### SUPPLIED TEXT
------------------------------------

[YSQL] Unexpected SELECT DISTINCT Behaviour with mixed primary key, non-primary key clauses or aggregate targets. #17648

vbalvida · 2023-06-01T18:23:42Z

Jira Link: DB-6769

Description

We fail to retrieve certain rows with SELECT DISTINCT because we push the uniqueness constraint to lower layers without also pushing the required filters or aggregation functions past the de-duplication operator. Below we present one such example. See the comments for more such examples.

Example

Setup

CREATE TABLE t1(r1 INT, r2 INT, s INT, PRIMARY KEY(r1 ASC, r2 ASC));
INSERT INTO t1 (SELECT 1, i, i FROM GENERATE_SERIES(1, 1000) AS i);

Distinct Query

/*+Set(enable_hashagg false)*/ SELECT DISTINCT r1 FROM t1 WHERE s = 500 AND r1 <= 1000;

The expected behavior is to return one row with the value 1, but the current behavior does not yield any rows.

To further elaborate the issue, lets consider two more scenarios,

No clause on r1

/*+Set(enable_hashagg false)*/ SELECT DISTINCT r1 FROM t1 WHERE s = 1000;

This query returns the expected row since we do not use scan choices in this scenario.

No clause on s

/*+Set(enable_hashagg false)*/ SELECT DISTINCT r1 FROM t1 WHERE r1 <= 500;

This query returns the expected row since the scan choices module is aware of all the bounds.

However, scan choices is not aware of where clauses on the non-primary keys. Hence, in combination, the query behaves unexpectedly.

------------------------------------

### DO THIS
Rewrite the part of the bug report above starting at "CREATE TABLE t1(r1" and ending at "yield any rows.", with "t1" swapped out for "tbl" each time it occurs.

------------------------------------

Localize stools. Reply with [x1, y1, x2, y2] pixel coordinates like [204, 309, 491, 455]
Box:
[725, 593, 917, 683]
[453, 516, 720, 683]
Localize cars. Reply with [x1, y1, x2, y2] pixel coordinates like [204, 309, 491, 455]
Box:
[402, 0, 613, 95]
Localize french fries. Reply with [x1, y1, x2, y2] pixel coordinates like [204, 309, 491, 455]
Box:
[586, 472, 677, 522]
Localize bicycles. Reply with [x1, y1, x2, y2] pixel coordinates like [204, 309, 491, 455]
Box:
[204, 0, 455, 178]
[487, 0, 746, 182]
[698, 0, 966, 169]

------------------------------------

### SOLUTION TO THIS PROBLEM
CREATE TABLE tbl(r1 INT, r2 INT, s INT, PRIMARY KEY(r1 ASC, r2 ASC));
INSERT INTO tbl (SELECT 1, i, i FROM GENERATE_SERIES(1, 1000) AS i);

Distinct Query

/*+Set(enable_hashagg false)*/ SELECT DISTINCT r1 FROM tbl WHERE s = 500 AND r1 <= 1000;

The expected behavior is to return one row with the value 1, but the current behavior does not yield any rows.